When he returned to the car, he found it surrounded by snotty-nosed brats.
‘That yours, chief?’ one asked. ‘Nice wheels you’ve got there.’
‘You can look but you can’t touch,’ Rath said, climbing in. It was a crummy neighbourhood. He couldn’t imagine either of the two actresses setting foot in a street like this. He drove west.
The third shop was in Kantstrasse, and a very different establishment from the previous two. The Chinahaus, this time using the Latin alphabet, was located next to a Chinese restaurant and was bright and elegantly furnished, with fine porcelain vases lining the walls and two stone lions guarding the stairs. The room’s scent came from a shelf full of different types of tea. A slender Chinese man with hair slicked tightly back approached him.
‘How can I help you?’
‘Do you sell food as well?’
‘Of course. If you could follow me.’
‘I’m only looking for information.’ Rath showed the photos and asked his question.
The man reacted to Betty Winter. ‘I think I saw her here a few weeks ago, it could have been her. Usually it’s only Chinese people who shop here. Occasionally a curious German or two.’
‘You don’t have any regular German customers?’
‘You couldn’t call them regulars.’ The Chinese man shook his head. ‘Apart from this one old man, perhaps.

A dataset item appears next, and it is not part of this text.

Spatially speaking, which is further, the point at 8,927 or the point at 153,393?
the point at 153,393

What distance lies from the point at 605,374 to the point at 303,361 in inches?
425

Although he hasn’t been here for a long time.’
‘And he comes here often?’
‘To buy yangtao too, yes, but not just yangtao.’
‘Do you have a name?’
‘Alfred or Albert, something like that.’
‘How about an address?’
A shake of the head.
He gave the Chinese man his card. ‘Please let me know if he comes back. Promptly and without delay, that’s very important! Try, if you can, to get his name and address.’
‘I’m not a policeman. I can hardly interrogate my customers.’
‘Discreetly, of course. You could tell him you need to order the goods first, and ask for a delivery address. You’ll think of something.’
Since he was already in Kantstrasse, Rath decided to pay Oppenberg a visit. He was in luck, the producer was at his desk and had already heard the news about Krempin. ‘Poor Felix,’ he said. ‘A rather unfriendly colleague of yours came by to tell me. Just dreadful, plunging to his death like that.’
Rath looked at him closely, but there was nothing in his demeanour to suggest that he was responsible for Krempin’s death. ‘I’m here about Vivian,’ he said. ‘The underworld lead has come to nothing, but we’re in the process of uncovering new links that could be significant. Do you know yangtao, the Chinese gooseberry?’
Oppenberg considered for a moment. ‘Could be. The name doesn’t mean anything, but I sometimes go to the Chinese along the road. Perhaps I ate it there. You never really know what’s on your plate.’
‘Then you can’t say whether Vivian Franck liked yangtao either?’
‘Vivian?’ Oppenberg laughed out loud. ‘On the contrary. I can tell you that she gave any food that looked Chinese, or at all Asian, a wide berth, and not just because of the chopsticks. I could never persuade her to come to Nanking with me.’
Rath thought about what Oppenberg had said as he made his way back to the car. Betty Winter and Jeanette Fastré adored yangtao, while Vivian Franck despised it. It didn’t look like a correlation now, just a strange coincidence. Or was the fact that Vivian Franck abhorred Chinese food some kind of explanation?